--- start of Reading passage ---

What is Molding & Casting?
Molding and Casting is a two-step technique used to create exact replicas of an object. Think of it as creating a "stamp" and then using it to make multiple copies — a process refined by civilizations for thousands of years and now accessible in any Fab Lab.
You take your original design (the "Master") and cover it with a flexible material like silicone. Once it hardens and you remove the original, you are left with a hollow cavity that perfectly mirrors every detail of the original piece.
You pour a liquid material — resin, plaster, wax, or even soap — into that hollow mold. Once it hardens and you "pop" it out, you have a perfect replica of the original, which you can repeat as many times as you like.
Testing Materials & The Chavín Mold
For the group assignment, I worked alongside Andres Mamani at the Fab Lab Universidad de Lima. My specific contribution was documenting the creation of a silicone mold using a master model found in our laboratory: a Chavín de Huántar "Cabeza Clava" — an iconic piece of ancient Peruvian art.
The Cabezas Clavas are stone sculptures belonging to the Chavín culture of Pre-Inca Peru. Originally embedded in the walls of the Chavín de Huántar temple, they represent human-feline transformations and are iconic symbols of ancient Peruvian lithic art. Having one as our master model was a meaningful cultural connection.
The piece was used as-is from the lab's collection, making this a pure mold-making exercise without a prior design or print stage.
To replicate the Cabeza Clava, we used SILIKA CAUCHO SILICONA RTV TIPO 6 combined with its specific Catalyst. This material is preferred for its high fidelity in capturing textures and its ease of use for manual casting.
We measured the mold's capacity by filling it with water to estimate the required volume. Based on this, we calculated the amount of silicone needed, intentionally adding a small surplus to ensure the master model was completely covered.
The RTV Type 6 silicone requires a precise mixing ratio of 2% to 3% catalyst by weight. For every 100g of silicone base, we used a precision scale to add exactly 2g to 3g of catalyst. This precision is essential to ensure the material cures correctly and achieves its full mechanical resistance.

--- end of Reading passage ---
--- start of Record excerpts ---

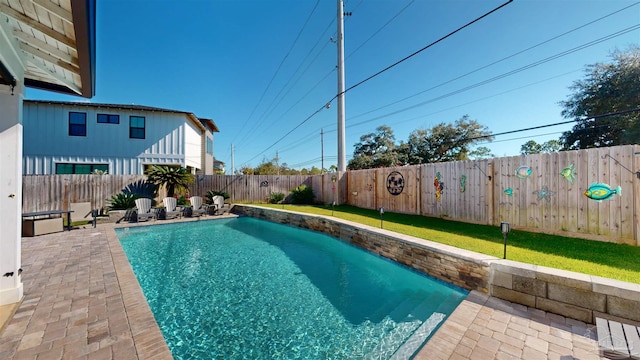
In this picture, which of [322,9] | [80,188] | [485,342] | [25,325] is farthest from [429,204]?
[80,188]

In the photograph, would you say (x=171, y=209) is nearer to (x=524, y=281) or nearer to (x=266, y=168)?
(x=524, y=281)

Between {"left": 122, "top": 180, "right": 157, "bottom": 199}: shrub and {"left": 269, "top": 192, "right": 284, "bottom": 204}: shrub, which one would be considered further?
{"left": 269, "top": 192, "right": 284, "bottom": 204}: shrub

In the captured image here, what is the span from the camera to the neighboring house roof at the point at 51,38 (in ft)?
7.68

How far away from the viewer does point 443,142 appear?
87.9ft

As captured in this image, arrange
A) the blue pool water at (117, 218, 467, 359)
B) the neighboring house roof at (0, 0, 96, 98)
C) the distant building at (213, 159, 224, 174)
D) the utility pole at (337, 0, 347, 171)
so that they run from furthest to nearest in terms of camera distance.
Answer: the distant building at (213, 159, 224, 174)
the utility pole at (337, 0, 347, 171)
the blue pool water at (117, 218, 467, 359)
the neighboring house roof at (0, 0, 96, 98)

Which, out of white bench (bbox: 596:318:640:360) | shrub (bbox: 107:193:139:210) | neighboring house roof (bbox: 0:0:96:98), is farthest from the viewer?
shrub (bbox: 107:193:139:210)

--- end of Record excerpts ---
--- start of Record excerpts ---

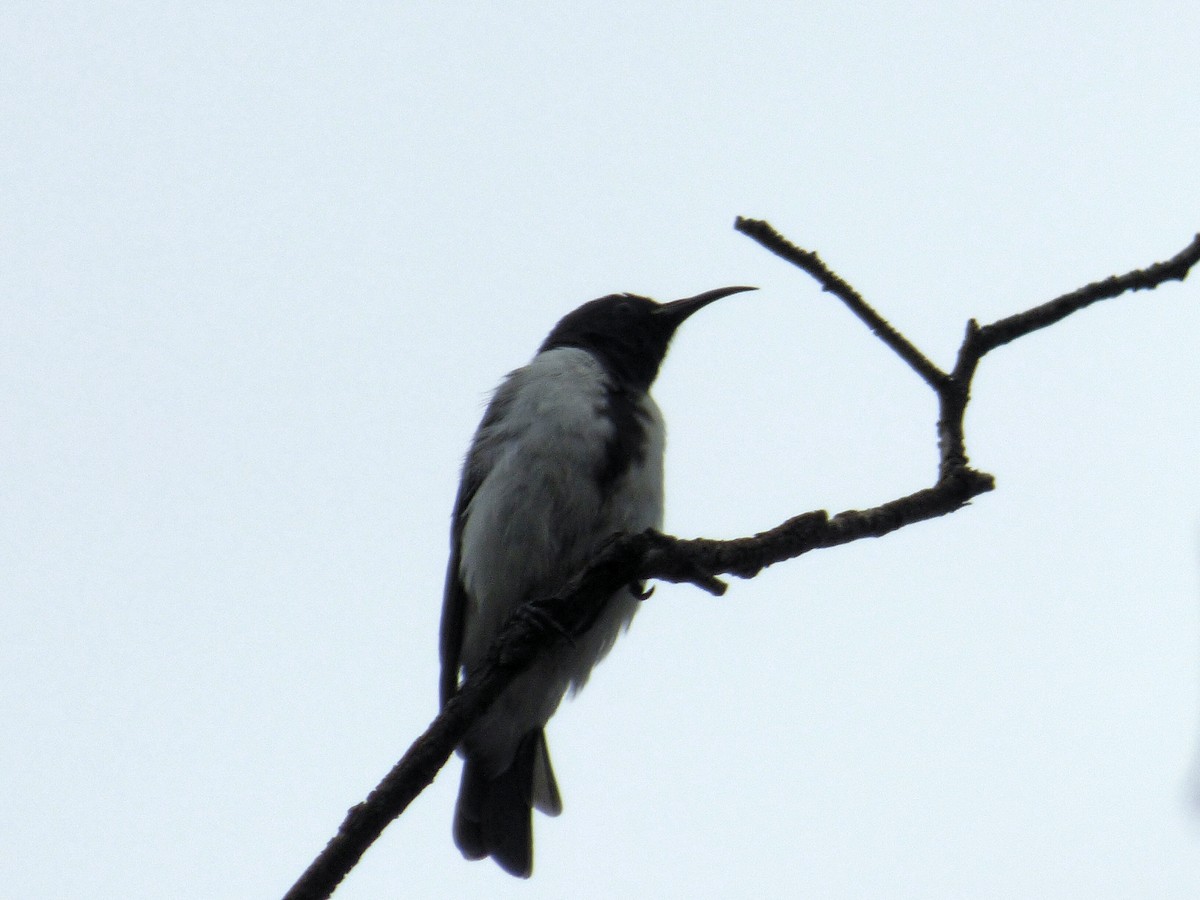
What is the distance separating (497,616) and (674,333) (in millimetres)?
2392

--- end of Record excerpts ---

### Problems to work on:
a: Using the molding and casting write-up, answer these questions:
(i) Who did the writer work alongside at the Fab Lab Universidad de Lima?
(ii) Where were the Cabezas Clavas originally embedded?
(iii) How much catalyst was added for every 100g of silicone base?
b: Can you pick up the molding and casting write-up from its last sentence and keep writing it?

### Outputs:
a:
(i) Andres Mamani
(ii) In the walls of the Chavín de Huántar temple
(iii) 2g to 3g

b:
We mixed both components slowly and thoroughly for about 3 to 5 minutes, scraping the sides and bottom of the container to ensure no unmixed base remained. Unmixed material would prevent the mold from curing properly.
Once mixed, we had approximately 15 to 20 minutes to pour the silicone over the master model before it began to thicken. We poured from the lowest point of the mold box, allowing the material to rise naturally around the piece to minimize air bubbles.
We tapped the mold against the table so that any trapped bubbles would rise to the surface. The mold was then left to cure at room temperature for 4 to 8 hours depending on ambient temperature.
For the first casting process, I was in charge of using resin. We utilized SILIKAST EPOXY CRAFT A + B. The process consisted of pouring Part A and Part B into a cup at a 1:1 ratio (half and half), mixing them thoroughly, and pouring the mixture into the mold.
After letting it rest for 10 hours, the result was a beautiful, crystal-clear piece that captured every detail of the original Cabeza Clava.
For the second test, we used Resina Silikast 70D, which has a distinctive honey-like amber color. We followed the same process since it also consists of a Part A and Part B.
We let it cure for 5 hours — notably faster than the epoxy — and it yielded a very successful, solid amber-toned replica.
Both materials produced faithful replicas of the Cabeza Clava. The key difference is aesthetic and functional:
- Crystal clear, glass-like finish
- 10-hour cure time
- Best for decorative / transparent pieces
- Captures the finest surface details
- Honey amber color, opaque
- 5-hour cure time (faster)
- High impact resistance (70 Shore D)
- Better for functional structural parts
From left to right: 3D print original, Silikast 70D cast, and SILIKAST EPOXY CRAFT A+B cast
Technical Documentation — Resins & Silicones
As part of my group contribution, I documented the properties of all silicones and resins used. Since these are Peruvian-origin products, formal international data sheets are not widely available — the information below is based on regional product specifications and manufacturer guidelines.
Resins
A high-performance rigid polyurethane resin designed for parts requiring high impact resistance and structural strength. Its honey-like amber color and extremely low viscosity make it ideal for capturing fine details without air entrapment.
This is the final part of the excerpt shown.